As promised, that’s the physics lesson out of the way. But it was an important lesson because understanding that quirk of karts is key to mastering cornering with very little steering effort. With the initial turn completed and the kart cornering smoothly, the load transfers to the outside wheels and lifts the rear inside wheel, meaning less friction with the road surface. The result is a smooth cornering, with very little steering angle required.

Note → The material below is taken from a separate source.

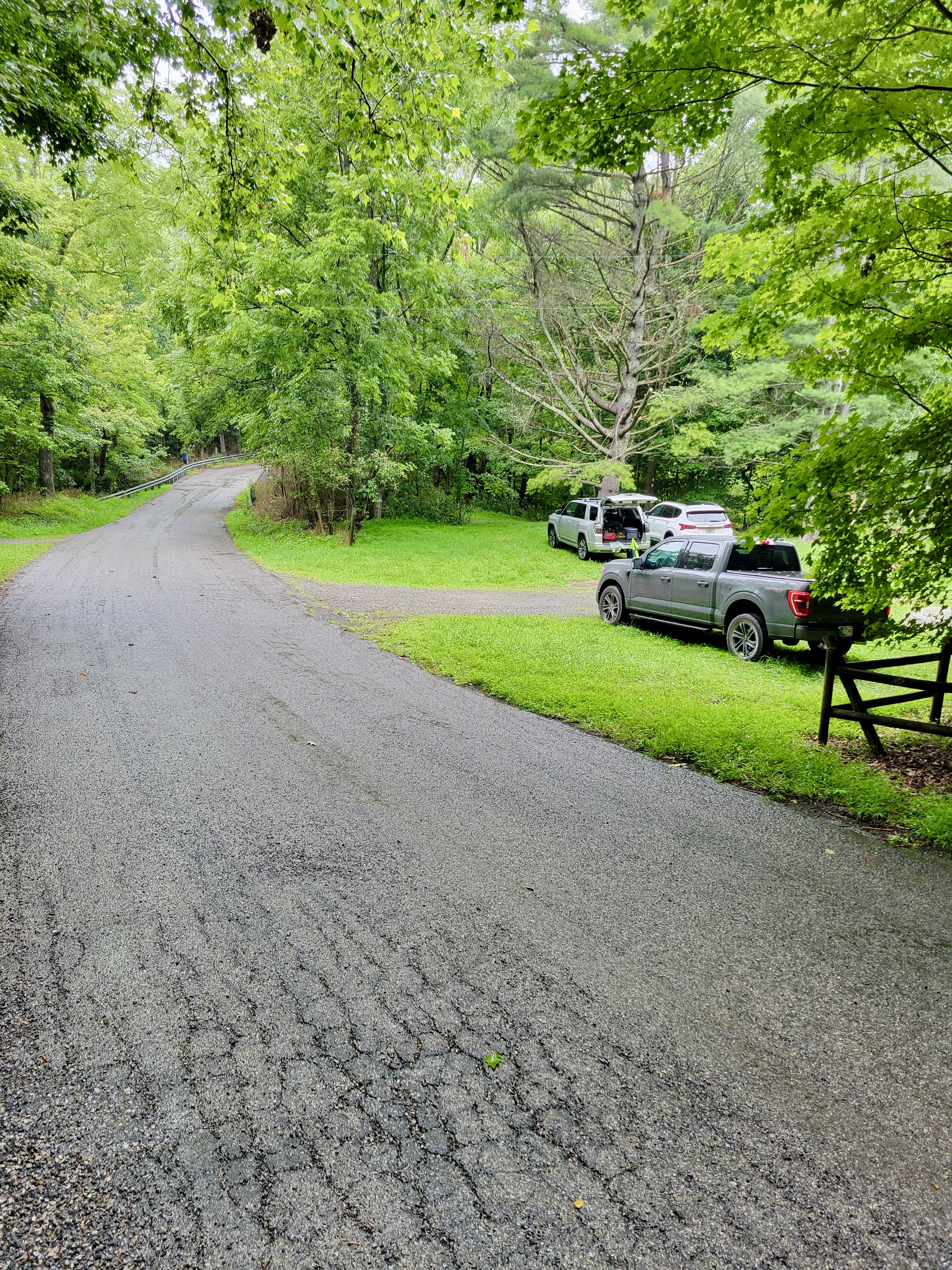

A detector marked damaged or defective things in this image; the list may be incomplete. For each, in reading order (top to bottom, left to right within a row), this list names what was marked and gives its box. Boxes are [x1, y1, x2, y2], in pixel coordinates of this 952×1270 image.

So, as promised, we get to the ‘top tips’ section because let’s face it, no ‘how to…’ is complete without a list, right? Here’s our step-by-step top five tips for better cornering:
Start braking a little earlier than you might think you need to, or are used to. Brake early then let off the brake just as you come to the turn point.
Be patient and wait until just as you are about to begin the turn proper. At this point, begin a small and gradual steer, doing so as smoothly and as incrementally as you can. It may feel like you are taking up the slack in the steering components.
As you start to turn the corner, you need to start turning the wheel ever so slightly, by gradual degrees. Keep it smooth and slow. Feel the kart begin to increase its cornering load. Picture the chassis bending flexibly in front, as described earlier.
At this point you will have turned the kart sufficiently for it to make the turn. You want to hold the wheel where it is until you pass the apex of the bend. At this point, the kart is loaded just like a spring. Hold on to what you’ve got or all will be lost – don’t bin it.
Once beyond the apex you can begin to smoothly uncoil the spring-like kart. Slowly and smoothly straighten the wheel. As you do this, you will begin to feel the grip increase. With the inside rear wheel completely meeting the road surface this is the point at which you can accelerate quickly.
The key is to visualise the kart as a spring, which is either coiled tight or unwound according to the action you are putting it through. As you become more practiced, you’ll feel the kart intuitively, realising that, with cornering, less steering is more speed.